La posizione del T.A.R. Milano: i limiti all'edificabilità privata
E’ quindi quantomai opportuna l’opera chiarificatrice del T.A.R. Lombardia, che con la sentenza in commento coglie l’occasione per ricordare (come già fatto con sentenza 14 dicembre 2020, n. 2491) che:
- “con le modifiche normative del 2002 si fissa, comunque, in 200 metri dal perimetro dell’impianto cimiteriale il limite per l’edificabilità privata”;
- “il limite all’edificabilità privata non è, quindi, ancorato alla “fascia di rispetto” (che può variare in relazione alle determinazioni adottate dall'Autorità Comunale), ma è legislativamente fissato in ogni caso entro il limite di 200 metri da calcolarsi dal perimetro dell'impianto cimiteriale”.
Il che a dire che la riduzione della fascia di rispetto deliberata dal Consiglio comunale per l’ampliamento/la costruzione di cimiteri (comma 4) o per la realizzazione di opere pubbliche o interventi urbanistici (nozione, quest’ultima, che la sentenza in commento riconduce comunque ad opere pubbliche o di pubblica utilità e non a interventi urbanistici privati, “al fine di non snaturare la ratio su cui riposa la previsione legale”) non può mai legittimare la costruzione di edifici privati a distanza inferiore ai 200 m. dal perimetro cimiteriale.
A maggior ragione non può essere il Comune a legittimare arbitrariamente la costruzione a distanza inferiore ai 200 m. trincerandosi dietro il contenuto del regolamento regionale del 2004 che, qualunque cosa voglia dire, non può certo derogare la previsione legislativa nazionale.
La questione è estremamente delicata.
Le fasce di rispetto cimiteriali pongono un vincolo assoluto di inedificabilità in cui la finalità di tutela dell’igiene pubblica assume un ruolo preponderante.

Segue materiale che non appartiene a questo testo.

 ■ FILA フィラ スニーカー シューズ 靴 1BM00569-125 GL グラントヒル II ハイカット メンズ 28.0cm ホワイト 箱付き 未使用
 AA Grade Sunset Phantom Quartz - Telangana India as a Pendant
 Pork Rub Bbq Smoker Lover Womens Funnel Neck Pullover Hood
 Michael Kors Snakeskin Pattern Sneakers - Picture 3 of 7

La costruzione irrispettosa delle distanze previste dall’art. 338 non è pertanto in alcun modo sanabile, con immaginabili conseguenze sul destino dell’edificio illegittimamente realizzato e sulle responsabilità di chi ha eseguito l’intervento e di chi ne ha autorizzato l'esecuzione.
Il nuovo regolamento regionale
Merita segnalare, da ultimo, che la Regione Lombardia ha di recente emanato un nuovo regolamento sull’attività funebre (Regolamento regionale 14 giugno 2022, n. 4), che ha abrogato e sostituito il precedente regolamento n. 6/2004.

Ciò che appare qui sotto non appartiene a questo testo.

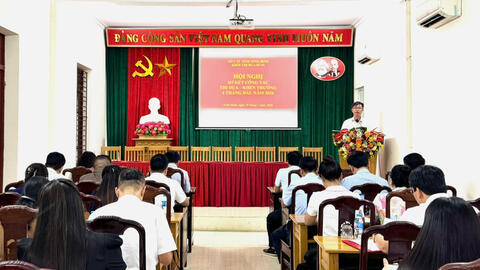 Khối thi đua số 01 Sở Y tế tỉnh Ninh Bình tổ chức Hội nghị sơ kết công tác thi đua - khen thưởng 6 tháng đầu năm 2026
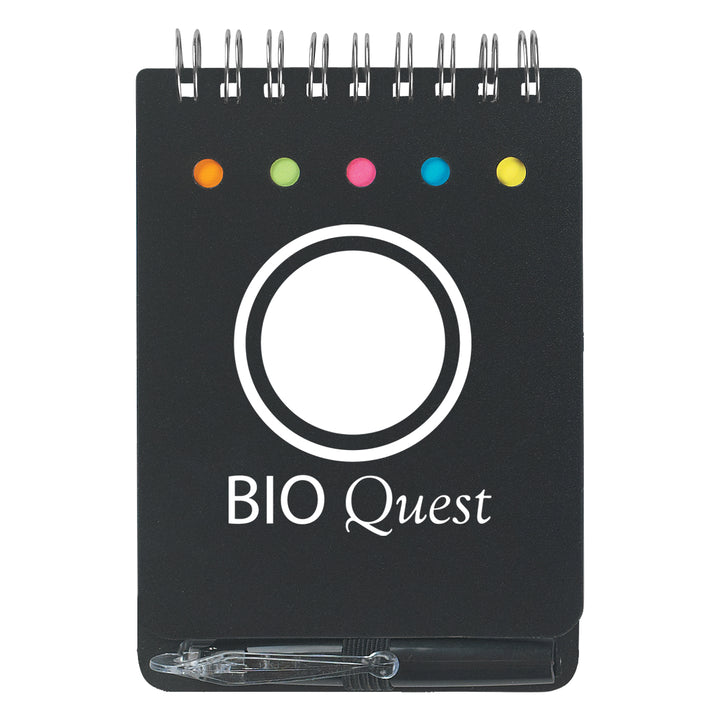 Spiral Jotter With Sticky Notes, Flags & Pen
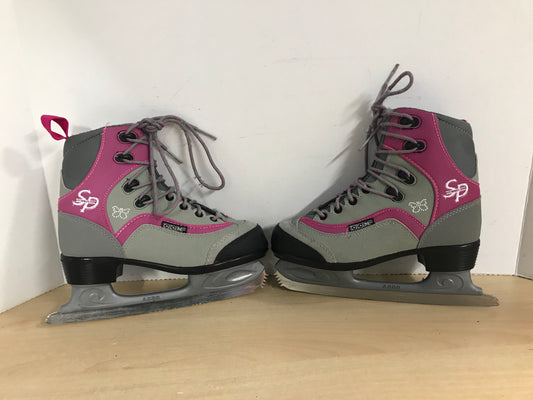 Figure Skates Child Size 5 CCM Pink Grey Soft Skate New Demo Model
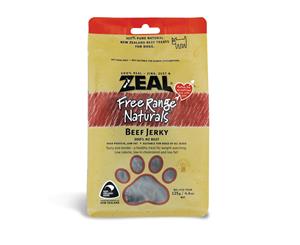 Zeal Free Range Dog Treats Beef Jerky 125g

La disciplina delle fasce di rispetto è contenuta all’articolo 24, che così prevede:
1. I cimiteri sono contornati da una zona di rispetto di ampiezza pari ad almeno 200 metri, come previsto dall'articolo 338 del regio decreto 27 luglio 1934, n. 1265 (Testo unico delle leggi sanitarie).
2. Ove ricorrano le condizioni di cui all'articolo 338, quarto comma, del r.d. 1265/1934, l'ampiezza della zona di rispetto può essere ridotta non oltre il limite di 50 metri, previo parere favorevole dell'ATS competente per territorio e dell'ARPA (...).
Da apprezzare è il fatto di aver riallineato la regolamentazione lombarda alla legislazione nazionale, eliminando l'equivoco riferimento alla riduzione della fascia di rispetto contenuto nel regolamento del 2004 e richiamando le previsioni del Testo unico delle leggi sanitarie per le ipotesi di riduzione di tale fascia.
Tuttavia, visti gli equivoci nati intorno al precedente regolamento, una previsione di chiusura che ricordasse - secondo l'insegnamento del T.A.R. Milano - la necessità e l'inderogabilità del rispetto della distanza di 200 m. per le edificazioni private non sarebbe stata superflua.